= Nuçi's Space =

Nuçi's Space is a resource center based in Athens, Georgia, United States, which provides rehearsal and performance space for local musicians, as well as services to support the well-being of the music community. In 2013, the company purchased the steeple of the former St. Mary's Episcopal Church. Prior to its demolition, the church was noted as being the venue for the 1980 debut performance of the band that became R.E.M.

==History==
After her son, 22-year-old musician and University of Georgia student Nuçi Phillips, died by suicide in 1996 following a long battle with clinical depression, Linda Phillips bought and renovated an old warehouse on the edge of Athens, Georgia, into four practice rooms, a stage area, a coffee bar/lounge and a library.

Since opening its doors in 2000, Nuçi's Space has become a popular practice space for many of the 450 Athens bands, hosting benefit concerts, music workshops and a variety of other artistic endeavors. Since the mission of Nuçi's Space is to assist in the emotional, physical and professional well-being of musicians, services such as a volunteer physician twice a month to see walk in uninsured musicians, low-cost eye exams and glasses and low-cost professional ear plugs are provided, in addition to low-cost professional counseling. Nuçi's Space has been instrumental in helping local bands obtain free legal advice for contract issues, copyright law and publishing rights. A "survivors of suicide" support group meets monthly, drawing people from surrounding counties. A summer day camp gives kids the chance to develop their musical skills.

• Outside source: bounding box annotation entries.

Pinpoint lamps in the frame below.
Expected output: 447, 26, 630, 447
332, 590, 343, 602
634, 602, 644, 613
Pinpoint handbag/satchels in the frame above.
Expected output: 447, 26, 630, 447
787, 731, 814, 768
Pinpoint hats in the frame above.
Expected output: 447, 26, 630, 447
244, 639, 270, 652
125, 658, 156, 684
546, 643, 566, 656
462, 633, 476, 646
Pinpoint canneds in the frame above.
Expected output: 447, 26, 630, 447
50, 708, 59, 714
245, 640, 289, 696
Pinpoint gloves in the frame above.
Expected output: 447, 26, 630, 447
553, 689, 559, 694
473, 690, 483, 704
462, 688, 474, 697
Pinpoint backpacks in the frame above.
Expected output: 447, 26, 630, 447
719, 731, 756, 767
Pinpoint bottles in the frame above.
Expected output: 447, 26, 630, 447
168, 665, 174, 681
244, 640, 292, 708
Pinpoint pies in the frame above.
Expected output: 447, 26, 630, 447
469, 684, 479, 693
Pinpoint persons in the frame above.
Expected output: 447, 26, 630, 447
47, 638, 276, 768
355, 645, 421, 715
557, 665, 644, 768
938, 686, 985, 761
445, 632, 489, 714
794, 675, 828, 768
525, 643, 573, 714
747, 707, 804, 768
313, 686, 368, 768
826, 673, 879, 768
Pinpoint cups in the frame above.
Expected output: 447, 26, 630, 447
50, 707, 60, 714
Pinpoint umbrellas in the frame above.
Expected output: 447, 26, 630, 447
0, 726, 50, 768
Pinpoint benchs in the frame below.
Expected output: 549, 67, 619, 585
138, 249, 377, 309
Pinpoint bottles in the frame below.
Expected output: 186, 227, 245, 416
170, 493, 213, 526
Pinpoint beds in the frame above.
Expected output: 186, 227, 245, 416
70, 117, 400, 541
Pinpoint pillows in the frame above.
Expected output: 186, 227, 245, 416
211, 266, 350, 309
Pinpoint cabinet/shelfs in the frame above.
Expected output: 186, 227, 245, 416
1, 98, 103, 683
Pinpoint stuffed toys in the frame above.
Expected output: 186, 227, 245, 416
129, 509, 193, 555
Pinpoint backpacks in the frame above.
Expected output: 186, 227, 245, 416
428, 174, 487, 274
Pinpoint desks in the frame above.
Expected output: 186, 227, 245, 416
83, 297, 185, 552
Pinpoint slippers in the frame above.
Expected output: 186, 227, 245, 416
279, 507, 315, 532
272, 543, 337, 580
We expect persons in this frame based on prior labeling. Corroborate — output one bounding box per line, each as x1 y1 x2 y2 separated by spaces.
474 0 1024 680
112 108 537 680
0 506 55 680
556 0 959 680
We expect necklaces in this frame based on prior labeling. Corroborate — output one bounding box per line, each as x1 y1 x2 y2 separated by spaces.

The center is funded by the Lyndhurst Foundation, Herman Goldman Foundation, Chatham Valley Foundation, Schultz Family Foundation, Kinko's, New West Records, Drive-By Truckers LLC, WNNX-FM 99X, Brian Ritchey Fund, Yamaha, the Randall Bramblett Band, among others.

==Impact==
Nuçi's Space has repeatedly received the annual Athens Flagpole Award for being the "Biggest Supporter of the Music Community". Its reputation has spread beyond the borders of Athens, Georgia. Linda Phillips and Executive Director Bob Sleppy have been panelists at the South By Southwest Music Conference in Austin, Texas, the Future of Music Coalition in Washington, DC and Athfest. In 2003, Phillips was presented the Welcome Back Community Service Award by Eli Lilly for her work associated with depression.

As of 2009, Nuçi's Space has helped over 600 musicians receive direct financial aid for professional counseling as well as personalized follow up for each person. In 2005, over $63,000 was spent on therapy and medication assistance. In addition to Athens musicians, Nuçi's Space has helped musicians and artists in Atlanta, San Francisco, Sacramento, New York City, Nashville, Montana, Austin, and Boston.